### WHAT NEEDS TO BE DONE
Every record below should be printed exactly as given.

### DATASET RECORDS
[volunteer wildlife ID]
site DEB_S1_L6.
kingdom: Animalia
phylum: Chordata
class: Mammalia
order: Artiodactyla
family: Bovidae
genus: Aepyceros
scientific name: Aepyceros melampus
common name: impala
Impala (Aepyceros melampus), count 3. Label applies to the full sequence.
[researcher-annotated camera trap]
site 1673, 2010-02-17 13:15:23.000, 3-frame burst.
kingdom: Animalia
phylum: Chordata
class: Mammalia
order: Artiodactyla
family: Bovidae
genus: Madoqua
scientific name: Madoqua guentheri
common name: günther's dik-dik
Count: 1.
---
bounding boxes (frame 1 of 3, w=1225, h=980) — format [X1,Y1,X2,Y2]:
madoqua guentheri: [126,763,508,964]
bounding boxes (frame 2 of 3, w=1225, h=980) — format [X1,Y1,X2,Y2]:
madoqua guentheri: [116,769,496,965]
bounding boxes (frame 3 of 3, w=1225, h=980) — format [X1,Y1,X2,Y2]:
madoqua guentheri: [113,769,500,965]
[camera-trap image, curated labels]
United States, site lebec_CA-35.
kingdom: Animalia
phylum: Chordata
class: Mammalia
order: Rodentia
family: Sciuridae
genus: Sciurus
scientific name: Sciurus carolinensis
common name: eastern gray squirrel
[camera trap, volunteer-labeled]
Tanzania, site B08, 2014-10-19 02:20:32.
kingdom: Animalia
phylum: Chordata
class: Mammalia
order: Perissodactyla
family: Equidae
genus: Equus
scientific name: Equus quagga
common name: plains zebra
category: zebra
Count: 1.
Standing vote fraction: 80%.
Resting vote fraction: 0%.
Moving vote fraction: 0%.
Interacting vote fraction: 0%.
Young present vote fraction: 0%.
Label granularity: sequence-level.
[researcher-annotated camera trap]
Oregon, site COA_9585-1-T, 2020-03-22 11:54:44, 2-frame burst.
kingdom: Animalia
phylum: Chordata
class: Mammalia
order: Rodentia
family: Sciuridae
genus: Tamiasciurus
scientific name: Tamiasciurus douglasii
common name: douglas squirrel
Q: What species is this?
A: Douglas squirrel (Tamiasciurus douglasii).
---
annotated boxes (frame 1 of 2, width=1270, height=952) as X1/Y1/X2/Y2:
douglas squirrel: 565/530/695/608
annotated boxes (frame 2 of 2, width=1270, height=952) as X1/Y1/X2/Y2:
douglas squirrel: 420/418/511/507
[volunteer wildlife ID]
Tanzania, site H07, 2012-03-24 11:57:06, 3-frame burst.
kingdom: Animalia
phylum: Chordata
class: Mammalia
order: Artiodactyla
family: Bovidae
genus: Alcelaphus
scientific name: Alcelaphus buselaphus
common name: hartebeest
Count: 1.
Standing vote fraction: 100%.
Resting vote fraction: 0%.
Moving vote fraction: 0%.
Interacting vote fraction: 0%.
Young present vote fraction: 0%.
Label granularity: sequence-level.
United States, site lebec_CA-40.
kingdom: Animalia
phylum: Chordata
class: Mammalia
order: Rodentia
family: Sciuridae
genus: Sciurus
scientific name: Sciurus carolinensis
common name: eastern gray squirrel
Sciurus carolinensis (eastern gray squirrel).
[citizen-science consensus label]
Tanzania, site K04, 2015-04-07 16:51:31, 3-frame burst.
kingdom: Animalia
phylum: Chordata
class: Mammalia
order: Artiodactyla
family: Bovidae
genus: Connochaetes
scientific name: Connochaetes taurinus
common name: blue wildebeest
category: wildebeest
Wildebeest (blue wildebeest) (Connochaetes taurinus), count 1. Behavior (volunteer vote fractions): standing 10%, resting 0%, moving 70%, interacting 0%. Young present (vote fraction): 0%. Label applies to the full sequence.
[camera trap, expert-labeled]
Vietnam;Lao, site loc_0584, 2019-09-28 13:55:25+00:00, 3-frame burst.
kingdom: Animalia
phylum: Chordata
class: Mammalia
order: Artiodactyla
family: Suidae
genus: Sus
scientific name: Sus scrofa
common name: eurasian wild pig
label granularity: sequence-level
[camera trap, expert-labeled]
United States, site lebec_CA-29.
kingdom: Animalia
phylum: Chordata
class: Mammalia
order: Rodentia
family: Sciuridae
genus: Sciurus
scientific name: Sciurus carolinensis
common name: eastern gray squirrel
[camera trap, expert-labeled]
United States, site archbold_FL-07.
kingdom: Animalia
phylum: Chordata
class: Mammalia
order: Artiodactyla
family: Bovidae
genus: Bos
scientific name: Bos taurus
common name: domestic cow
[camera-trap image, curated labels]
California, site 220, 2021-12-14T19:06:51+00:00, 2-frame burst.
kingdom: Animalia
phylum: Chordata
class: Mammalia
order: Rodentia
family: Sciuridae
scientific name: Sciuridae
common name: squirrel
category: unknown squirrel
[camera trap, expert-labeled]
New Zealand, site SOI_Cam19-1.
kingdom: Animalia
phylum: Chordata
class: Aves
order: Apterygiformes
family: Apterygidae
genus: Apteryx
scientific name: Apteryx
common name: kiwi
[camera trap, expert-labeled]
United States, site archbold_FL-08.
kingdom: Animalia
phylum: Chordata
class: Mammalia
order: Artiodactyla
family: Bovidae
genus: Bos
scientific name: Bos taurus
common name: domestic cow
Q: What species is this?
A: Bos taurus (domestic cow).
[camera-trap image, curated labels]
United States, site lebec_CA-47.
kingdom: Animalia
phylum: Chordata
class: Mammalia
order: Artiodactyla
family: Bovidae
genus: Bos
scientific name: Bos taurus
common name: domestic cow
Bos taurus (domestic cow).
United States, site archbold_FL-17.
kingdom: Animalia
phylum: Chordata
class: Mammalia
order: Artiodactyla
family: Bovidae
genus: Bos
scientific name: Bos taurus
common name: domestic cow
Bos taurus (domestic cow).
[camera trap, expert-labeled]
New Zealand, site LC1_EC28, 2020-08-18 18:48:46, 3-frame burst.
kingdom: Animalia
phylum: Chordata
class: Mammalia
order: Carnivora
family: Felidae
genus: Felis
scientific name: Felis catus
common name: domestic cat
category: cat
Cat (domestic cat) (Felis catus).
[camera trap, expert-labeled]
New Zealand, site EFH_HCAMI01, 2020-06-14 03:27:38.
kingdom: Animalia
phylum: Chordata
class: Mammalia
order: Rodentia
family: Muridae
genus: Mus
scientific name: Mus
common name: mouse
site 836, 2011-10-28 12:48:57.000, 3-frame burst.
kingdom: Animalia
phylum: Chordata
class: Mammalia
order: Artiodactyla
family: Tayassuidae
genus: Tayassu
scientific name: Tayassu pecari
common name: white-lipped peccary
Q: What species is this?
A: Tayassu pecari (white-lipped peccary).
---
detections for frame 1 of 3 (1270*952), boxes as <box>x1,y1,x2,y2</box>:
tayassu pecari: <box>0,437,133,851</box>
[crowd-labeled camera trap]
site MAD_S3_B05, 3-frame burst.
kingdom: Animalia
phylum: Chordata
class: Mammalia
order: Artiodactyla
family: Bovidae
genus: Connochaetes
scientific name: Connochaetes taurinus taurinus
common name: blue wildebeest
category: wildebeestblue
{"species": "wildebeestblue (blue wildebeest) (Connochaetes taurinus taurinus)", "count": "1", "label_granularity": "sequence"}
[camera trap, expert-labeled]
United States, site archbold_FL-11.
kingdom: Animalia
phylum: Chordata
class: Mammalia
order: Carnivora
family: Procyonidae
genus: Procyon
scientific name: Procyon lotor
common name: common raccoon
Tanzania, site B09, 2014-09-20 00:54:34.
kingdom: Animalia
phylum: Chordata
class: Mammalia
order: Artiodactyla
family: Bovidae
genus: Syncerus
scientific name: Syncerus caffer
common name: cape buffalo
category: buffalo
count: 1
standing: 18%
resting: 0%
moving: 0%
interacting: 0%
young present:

### ANSWER TO THIS TASK
[volunteer wildlife ID]
site DEB_S1_L6.
kingdom: Animalia
phylum: Chordata
class: Mammalia
order: Artiodactyla
family: Bovidae
genus: Aepyceros
scientific name: Aepyceros melampus
common name: impala
Impala (Aepyceros melampus), count 3. Label applies to the full sequence.
[researcher-annotated camera trap]
site 1673, 2010-02-17 13:15:23.000, 3-frame burst.
kingdom: Animalia
phylum: Chordata
class: Mammalia
order: Artiodactyla
family: Bovidae
genus: Madoqua
scientific name: Madoqua guentheri
common name: günther's dik-dik
Count: 1.
---
bounding boxes (frame 1 of 3, w=1225, h=980) — format [X1,Y1,X2,Y2]:
madoqua guentheri: [126,763,508,964]
bounding boxes (frame 2 of 3, w=1225, h=980) — format [X1,Y1,X2,Y2]:
madoqua guentheri: [116,769,496,965]
bounding boxes (frame 3 of 3, w=1225, h=980) — format [X1,Y1,X2,Y2]:
madoqua guentheri: [113,769,500,965]
[camera-trap image, curated labels]
United States, site lebec_CA-35.
kingdom: Animalia
phylum: Chordata
class: Mammalia
order: Rodentia
family: Sciuridae
genus: Sciurus
scientific name: Sciurus carolinensis
common name: eastern gray squirrel
[camera trap, volunteer-labeled]
Tanzania, site B08, 2014-10-19 02:20:32.
kingdom: Animalia
phylum: Chordata
class: Mammalia
order: Perissodactyla
family: Equidae
genus: Equus
scientific name: Equus quagga
common name: plains zebra
category: zebra
Count: 1.
Standing vote fraction: 80%.
Resting vote fraction: 0%.
Moving vote fraction: 0%.
Interacting vote fraction: 0%.
Young present vote fraction: 0%.
Label granularity: sequence-level.
[researcher-annotated camera trap]
Oregon, site COA_9585-1-T, 2020-03-22 11:54:44, 2-frame burst.
kingdom: Animalia
phylum: Chordata
class: Mammalia
order: Rodentia
family: Sciuridae
genus: Tamiasciurus
scientific name: Tamiasciurus douglasii
common name: douglas squirrel
Q: What species is this?
A: Douglas squirrel (Tamiasciurus douglasii).
---
annotated boxes (frame 1 of 2, width=1270, height=952) as X1/Y1/X2/Y2:
douglas squirrel: 565/530/695/608
annotated boxes (frame 2 of 2, width=1270, height=952) as X1/Y1/X2/Y2:
douglas squirrel: 420/418/511/507
[volunteer wildlife ID]
Tanzania, site H07, 2012-03-24 11:57:06, 3-frame burst.
kingdom: Animalia
phylum: Chordata
class: Mammalia
order: Artiodactyla
family: Bovidae
genus: Alcelaphus
scientific name: Alcelaphus buselaphus
common name: hartebeest
Count: 1.
Standing vote fraction: 100%.
Resting vote fraction: 0%.
Moving vote fraction: 0%.
Interacting vote fraction: 0%.
Young present vote fraction: 0%.
Label granularity: sequence-level.
United States, site lebec_CA-40.
kingdom: Animalia
phylum: Chordata
class: Mammalia
order: Rodentia
family: Sciuridae
genus: Sciurus
scientific name: Sciurus carolinensis
common name: eastern gray squirrel
Sciurus carolinensis (eastern gray squirrel).
[citizen-science consensus label]
Tanzania, site K04, 2015-04-07 16:51:31, 3-frame burst.
kingdom: Animalia
phylum: Chordata
class: Mammalia
order: Artiodactyla
family: Bovidae
genus: Connochaetes
scientific name: Connochaetes taurinus
common name: blue wildebeest
category: wildebeest
Wildebeest (blue wildebeest) (Connochaetes taurinus), count 1. Behavior (volunteer vote fractions): standing 10%, resting 0%, moving 70%, interacting 0%. Young present (vote fraction): 0%. Label applies to the full sequence.
[camera trap, expert-labeled]
Vietnam;Lao, site loc_0584, 2019-09-28 13:55:25+00:00, 3-frame burst.
kingdom: Animalia
phylum: Chordata
class: Mammalia
order: Artiodactyla
family: Suidae
genus: Sus
scientific name: Sus scrofa
common name: eurasian wild pig
label granularity: sequence-level
[camera trap, expert-labeled]
United States, site lebec_CA-29.
kingdom: Animalia
phylum: Chordata
class: Mammalia
order: Rodentia
family: Sciuridae
genus: Sciurus
scientific name: Sciurus carolinensis
common name: eastern gray squirrel
[camera trap, expert-labeled]
United States, site archbold_FL-07.
kingdom: Animalia
phylum: Chordata
class: Mammalia
order: Artiodactyla
family: Bovidae
genus: Bos
scientific name: Bos taurus
common name: domestic cow
[camera-trap image, curated labels]
California, site 220, 2021-12-14T19:06:51+00:00, 2-frame burst.
kingdom: Animalia
phylum: Chordata
class: Mammalia
order: Rodentia
family: Sciuridae
scientific name: Sciuridae
common name: squirrel
category: unknown squirrel
[camera trap, expert-labeled]
New Zealand, site SOI_Cam19-1.
kingdom: Animalia
phylum: Chordata
class: Aves
order: Apterygiformes
family: Apterygidae
genus: Apteryx
scientific name: Apteryx
common name: kiwi
[camera trap, expert-labeled]
United States, site archbold_FL-08.
kingdom: Animalia
phylum: Chordata
class: Mammalia
order: Artiodactyla
family: Bovidae
genus: Bos
scientific name: Bos taurus
common name: domestic cow
Q: What species is this?
A: Bos taurus (domestic cow).
[camera-trap image, curated labels]
United States, site lebec_CA-47.
kingdom: Animalia
phylum: Chordata
class: Mammalia
order: Artiodactyla
family: Bovidae
genus: Bos
scientific name: Bos taurus
common name: domestic cow
Bos taurus (domestic cow).
United States, site archbold_FL-17.
kingdom: Animalia
phylum: Chordata
class: Mammalia
order: Artiodactyla
family: Bovidae
genus: Bos
scientific name: Bos taurus
common name: domestic cow
Bos taurus (domestic cow).
[camera trap, expert-labeled]
New Zealand, site LC1_EC28, 2020-08-18 18:48:46, 3-frame burst.
kingdom: Animalia
phylum: Chordata
class: Mammalia
order: Carnivora
family: Felidae
genus: Felis
scientific name: Felis catus
common name: domestic cat
category: cat
Cat (domestic cat) (Felis catus).
[camera trap, expert-labeled]
New Zealand, site EFH_HCAMI01, 2020-06-14 03:27:38.
kingdom: Animalia
phylum: Chordata
class: Mammalia
order: Rodentia
family: Muridae
genus: Mus
scientific name: Mus
common name: mouse
site 836, 2011-10-28 12:48:57.000, 3-frame burst.
kingdom: Animalia
phylum: Chordata
class: Mammalia
order: Artiodactyla
family: Tayassuidae
genus: Tayassu
scientific name: Tayassu pecari
common name: white-lipped peccary
Q: What species is this?
A: Tayassu pecari (white-lipped peccary).
---
detections for frame 1 of 3 (1270*952), boxes as <box>x1,y1,x2,y2</box>:
tayassu pecari: <box>0,437,133,851</box>
[crowd-labeled camera trap]
site MAD_S3_B05, 3-frame burst.
kingdom: Animalia
phylum: Chordata
class: Mammalia
order: Artiodactyla
family: Bovidae
genus: Connochaetes
scientific name: Connochaetes taurinus taurinus
common name: blue wildebeest
category: wildebeestblue
{"species": "wildebeestblue (blue wildebeest) (Connochaetes taurinus taurinus)", "count": "1", "label_granularity": "sequence"}
[camera trap, expert-labeled]
United States, site archbold_FL-11.
kingdom: Animalia
phylum: Chordata
class: Mammalia
order: Carnivora
family: Procyonidae
genus: Procyon
scientific name: Procyon lotor
common name: common raccoon
Tanzania, site B09, 2014-09-20 00:54:34.
kingdom: Animalia
phylum: Chordata
class: Mammalia
order: Artiodactyla
family: Bovidae
genus: Syncerus
scientific name: Syncerus caffer
common name: cape buffalo
category: buffalo
count: 1
standing: 18%
resting: 0%
moving: 0%
interacting: 0%
young present:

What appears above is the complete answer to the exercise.